Source: http://www.montereyherald.com/local/ci_20775084/world-war-ii-veteran-yukio-sumidas-monterey-nursery

6/3/12

Finally Graduation Day



Graduation Day finally comes for alumnus torn away by World War II internment
May 17, 2012
Rev. Paul Nagano
     In 1941, Paul Nagano ’42 was a carefree student at then-Chapman College, enjoying pranks with his fraternity brothers, studying theology and playing basketball on the squad “too short to play varsity.”
     That life quickly ended after Japan attacked Pearl Harbor, and in 1942 Nagano was incarcerated in a relocation camp. It meant an early end to his senior year — no grad week antics with friends, no place in the traditional commencement procession. But deep in the Arizona desert where Nagano and his family were interned (Poston block 327) , a package arrived – Nagano’s diploma from Chapman.
     “I received my bachelor of arts degree, sent to me in the wilderness camp. It was a total surprise, but meant a great deal for me to be remembered,” he recalls.
     On Saturday, May 19, The Rev. Nagano, Ph.D., will be remembered again by his alma mater when he is presented an honorary doctorate at the commencement ceremony for Wilkinson College of Humanities and Social Sciences. It will be his first visit to the Orange campus, having attended Chapman when it was in Los Angeles. His wife (formerly Florence Wake of Poston 326-10-D) and three children, including two traveling from Hawaii, will be in attendance.

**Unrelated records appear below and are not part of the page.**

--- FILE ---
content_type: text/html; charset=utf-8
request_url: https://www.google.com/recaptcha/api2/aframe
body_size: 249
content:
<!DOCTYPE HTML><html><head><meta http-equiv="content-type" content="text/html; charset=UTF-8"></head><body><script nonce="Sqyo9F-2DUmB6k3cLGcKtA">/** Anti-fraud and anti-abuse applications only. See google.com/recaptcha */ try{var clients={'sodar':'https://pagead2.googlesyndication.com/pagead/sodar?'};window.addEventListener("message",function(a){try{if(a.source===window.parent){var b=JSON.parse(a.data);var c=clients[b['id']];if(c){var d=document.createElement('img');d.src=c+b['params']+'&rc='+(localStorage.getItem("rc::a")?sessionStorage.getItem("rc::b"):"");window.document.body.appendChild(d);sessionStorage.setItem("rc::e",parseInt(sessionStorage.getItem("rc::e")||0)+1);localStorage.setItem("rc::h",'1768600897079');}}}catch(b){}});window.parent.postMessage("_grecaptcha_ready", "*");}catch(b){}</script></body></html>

     “It’s very exciting,” Nagano said, speaking from Atherton Baptist Homes in Alhambra, where he resides and serves as a chaplain. “It’s a redemptive experience, because you know to have your education interrupted and go into a concentration camp, it’s kind of disappointing.”

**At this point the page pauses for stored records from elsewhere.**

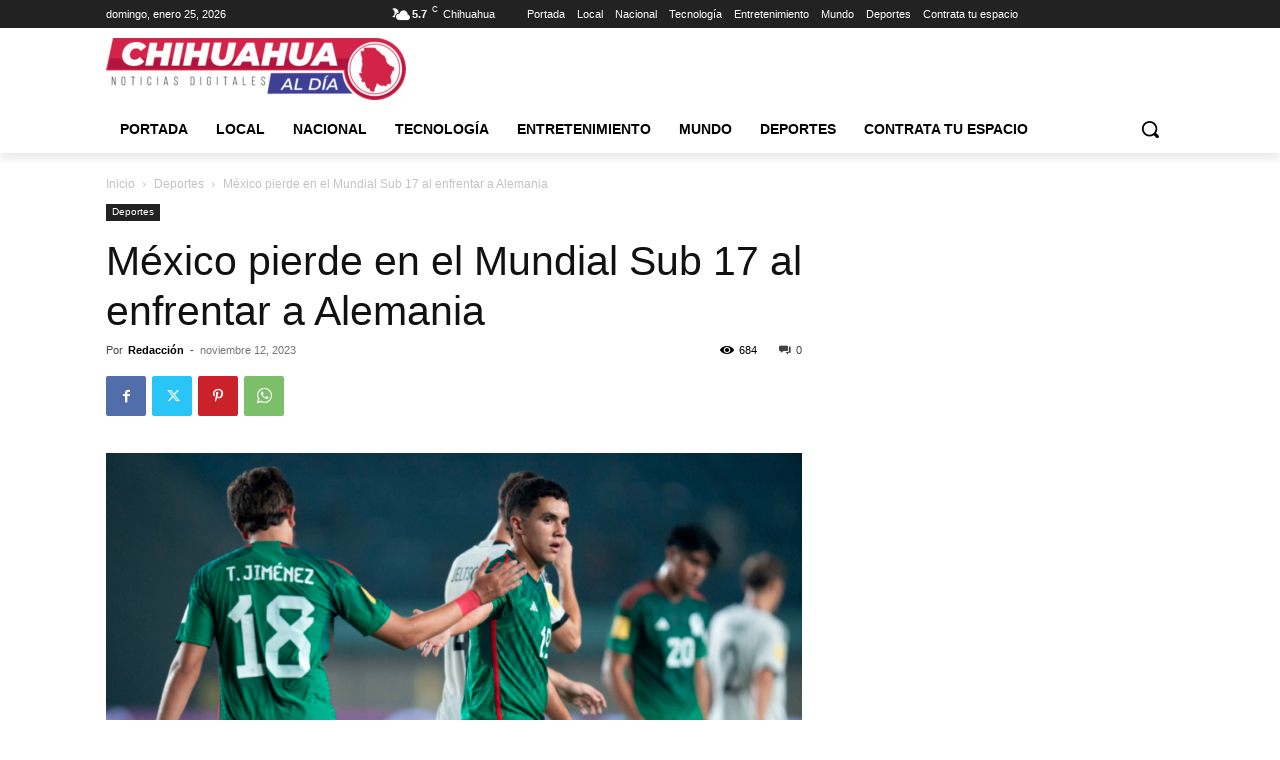

--- FILE ---
content_type: text/html; charset=utf-8
request_url: https://www.google.com/recaptcha/api2/aframe
body_size: 266
content:
<!DOCTYPE HTML><html><head><meta http-equiv="content-type" content="text/html; charset=UTF-8"></head><body><script nonce="LJEIACoHyb9JS1Pmq1lsLA">/** Anti-fraud and anti-abuse applications only. See google.com/recaptcha */ try{var clients={'sodar':'https://pagead2.googlesyndication.com/pagead/sodar?'};window.addEventListener("message",function(a){try{if(a.source===window.parent){var b=JSON.parse(a.data);var c=clients[b['id']];if(c){var d=document.createElement('img');d.src=c+b['params']+'&rc='+(localStorage.getItem("rc::a")?sessionStorage.getItem("rc::b"):"");window.document.body.appendChild(d);sessionStorage.setItem("rc::e",parseInt(sessionStorage.getItem("rc::e")||0)+1);localStorage.setItem("rc::h",'1769327577659');}}}catch(b){}});window.parent.postMessage("_grecaptcha_ready", "*");}catch(b){}</script></body></html>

     Disappointment is just about the harshest word Nagano, who turns 92 next month, has for the internment experience that interrupted the lives of nearly 120,000 Japanese and Japanese Americans. He recalled tense moments in the days after Pearl Harbor, including a scuffle in a diner with an angry man who called him “a damn Jap,” as well as detainment by police when he was visiting two Baptist missions he served in Japanese neighborhoods near Los Angeles Harbor and Terminal Island. By spring he was in Poston internment camp. But he says his faith, work and even the process of writing his doctoral dissertation helped him rebuild and mend his life.
   “Because I was in service to God, I was able to handle it,” he said.
   Nagano was allowed to leave the camp to attend Bethel Baptist Seminary in Minnesota so he could enlist in the Army as a chaplain, but the war ended before he completed his degree. After completing the degree he went on to a successful career in ministry, serving congregations in Los Angeles, Hawaii, Seattle, Oakland and throughout Northern California.
      He earned his doctorate at the Claremont School of Theology. There Nagano says he spent a year of intense study on the subject of race, ethnicity and identity. The process helped him resolve the questions that “haunted” him after the war and internment, he says.
     “In our world we have to learn to live with diversity. In this diversity, life becomes much more interesting and exciting. Not only interracial, but interfaith, too.”